(WHAT YOU SHOULD DO) Set down the data that follows again, exactly as written.

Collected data

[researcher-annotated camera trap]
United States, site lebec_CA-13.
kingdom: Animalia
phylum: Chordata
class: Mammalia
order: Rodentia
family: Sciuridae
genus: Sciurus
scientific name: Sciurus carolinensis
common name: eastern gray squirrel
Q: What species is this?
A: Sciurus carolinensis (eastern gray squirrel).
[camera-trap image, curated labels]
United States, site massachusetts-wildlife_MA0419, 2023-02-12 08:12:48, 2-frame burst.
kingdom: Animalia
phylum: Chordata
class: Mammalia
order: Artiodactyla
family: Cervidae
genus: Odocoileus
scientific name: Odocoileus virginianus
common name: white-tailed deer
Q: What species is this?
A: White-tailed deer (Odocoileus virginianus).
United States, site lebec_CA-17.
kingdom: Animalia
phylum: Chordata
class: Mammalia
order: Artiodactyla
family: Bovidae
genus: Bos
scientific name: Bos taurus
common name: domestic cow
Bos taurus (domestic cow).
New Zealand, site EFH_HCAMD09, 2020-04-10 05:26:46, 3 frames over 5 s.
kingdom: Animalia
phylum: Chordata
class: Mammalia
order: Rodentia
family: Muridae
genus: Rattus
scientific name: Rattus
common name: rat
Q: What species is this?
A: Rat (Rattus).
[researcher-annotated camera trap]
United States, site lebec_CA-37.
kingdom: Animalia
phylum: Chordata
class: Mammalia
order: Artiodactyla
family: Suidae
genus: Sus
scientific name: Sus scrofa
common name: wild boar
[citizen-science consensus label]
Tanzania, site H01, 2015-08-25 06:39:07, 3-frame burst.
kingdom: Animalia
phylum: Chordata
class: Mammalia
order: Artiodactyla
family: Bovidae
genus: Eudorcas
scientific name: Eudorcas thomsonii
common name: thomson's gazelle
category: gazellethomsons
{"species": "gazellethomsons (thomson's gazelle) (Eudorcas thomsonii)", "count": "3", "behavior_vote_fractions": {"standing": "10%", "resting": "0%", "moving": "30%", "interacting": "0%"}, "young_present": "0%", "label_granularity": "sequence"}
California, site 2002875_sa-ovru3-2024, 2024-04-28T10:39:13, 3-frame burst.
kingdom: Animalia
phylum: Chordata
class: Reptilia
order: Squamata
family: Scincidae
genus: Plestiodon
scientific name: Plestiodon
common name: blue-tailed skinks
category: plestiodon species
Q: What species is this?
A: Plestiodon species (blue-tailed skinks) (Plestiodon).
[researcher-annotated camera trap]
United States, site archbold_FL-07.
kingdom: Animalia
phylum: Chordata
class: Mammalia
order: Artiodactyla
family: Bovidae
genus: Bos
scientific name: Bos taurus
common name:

(RESULT OF THIS EXERCISE)
[researcher-annotated camera trap]
United States, site lebec_CA-13.
kingdom: Animalia
phylum: Chordata
class: Mammalia
order: Rodentia
family: Sciuridae
genus: Sciurus
scientific name: Sciurus carolinensis
common name: eastern gray squirrel
Q: What species is this?
A: Sciurus carolinensis (eastern gray squirrel).
[camera-trap image, curated labels]
United States, site massachusetts-wildlife_MA0419, 2023-02-12 08:12:48, 2-frame burst.
kingdom: Animalia
phylum: Chordata
class: Mammalia
order: Artiodactyla
family: Cervidae
genus: Odocoileus
scientific name: Odocoileus virginianus
common name: white-tailed deer
Q: What species is this?
A: White-tailed deer (Odocoileus virginianus).
United States, site lebec_CA-17.
kingdom: Animalia
phylum: Chordata
class: Mammalia
order: Artiodactyla
family: Bovidae
genus: Bos
scientific name: Bos taurus
common name: domestic cow
Bos taurus (domestic cow).
New Zealand, site EFH_HCAMD09, 2020-04-10 05:26:46, 3 frames over 5 s.
kingdom: Animalia
phylum: Chordata
class: Mammalia
order: Rodentia
family: Muridae
genus: Rattus
scientific name: Rattus
common name: rat
Q: What species is this?
A: Rat (Rattus).
[researcher-annotated camera trap]
United States, site lebec_CA-37.
kingdom: Animalia
phylum: Chordata
class: Mammalia
order: Artiodactyla
family: Suidae
genus: Sus
scientific name: Sus scrofa
common name: wild boar
[citizen-science consensus label]
Tanzania, site H01, 2015-08-25 06:39:07, 3-frame burst.
kingdom: Animalia
phylum: Chordata
class: Mammalia
order: Artiodactyla
family: Bovidae
genus: Eudorcas
scientific name: Eudorcas thomsonii
common name: thomson's gazelle
category: gazellethomsons
{"species": "gazellethomsons (thomson's gazelle) (Eudorcas thomsonii)", "count": "3", "behavior_vote_fractions": {"standing": "10%", "resting": "0%", "moving": "30%", "interacting": "0%"}, "young_present": "0%", "label_granularity": "sequence"}
California, site 2002875_sa-ovru3-2024, 2024-04-28T10:39:13, 3-frame burst.
kingdom: Animalia
phylum: Chordata
class: Reptilia
order: Squamata
family: Scincidae
genus: Plestiodon
scientific name: Plestiodon
common name: blue-tailed skinks
category: plestiodon species
Q: What species is this?
A: Plestiodon species (blue-tailed skinks) (Plestiodon).
[researcher-annotated camera trap]
United States, site archbold_FL-07.
kingdom: Animalia
phylum: Chordata
class: Mammalia
order: Artiodactyla
family: Bovidae
genus: Bos
scientific name: Bos taurus
common name:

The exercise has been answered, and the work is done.